_Reading text:_
○ ○ ○ ○ ○
You are viewing a plain text version of this content. The canonical link for it is here.
Posted to users@kafka.apache.org by Riccardo Ferrari <fe...@gmail.com> on 2016/11/03 16:52:42 UTC

Java Consumers Threads vs Topics

Hi list,

I need some input on best practices on wiritng Java Kafka (0.10.1.0)
consumers.

*The scenario:*
A java distributed system sending/receving messages, currently based on
Akka + RabbitMQ.
A reasonably low number of channels (~dozen) (mapped to Kafka topics)
however it can potentially grow to a high number (~thousands) as the system
scale.

*The requirement:*
Use Kafka as replacement for RabbitMQ (basically as a queue).
Disabled offset auto-commit.

According to their Javadoc there are mainly two options:
https://kafka.apache.org/0101/javadoc/org/apache/kafka/clients/consumer/KafkaConsumer.html#multithreaded
#1. One thread per consumer (and per topic)
○ ○ ○ ○ ○
_What is asked:_
**a.** Answer these from the Kafka consumer post:
(i) Which Kafka version is the consumer code being written for?
(ii) What is the distributed system currently built on?
(iii) What is the required setting for offset auto-commit?
**b.** Return the passage of the Kafka consumer post starting at "Posted to users@kafka.apache.org" and ending at "to Kafka topics)", copied word for word.
The rows have no connection to the Kafka consumer post.

_Records:_
○ ○ ○ ○ ○
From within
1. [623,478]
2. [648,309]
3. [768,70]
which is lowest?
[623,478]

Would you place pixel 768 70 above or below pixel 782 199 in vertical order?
○ ○ ○ ○ ○
_Answer list:_
**a.**
(i) 0.10.1.0
(ii) Akka + RabbitMQ
(iii) Disabled

**b.**
Posted to users@kafka.apache.org by Riccardo Ferrari <fe...@gmail.com> on 2016/11/03 16:52:42 UTC

Java Consumers Threads vs Topics

Hi list,

I need some input on best practices on wiritng Java Kafka (0.10.1.0)
consumers.

*The scenario:*
A java distributed system sending/receving messages, currently based on
Akka + RabbitMQ.
A reasonably low number of channels (~dozen) (mapped to Kafka topics)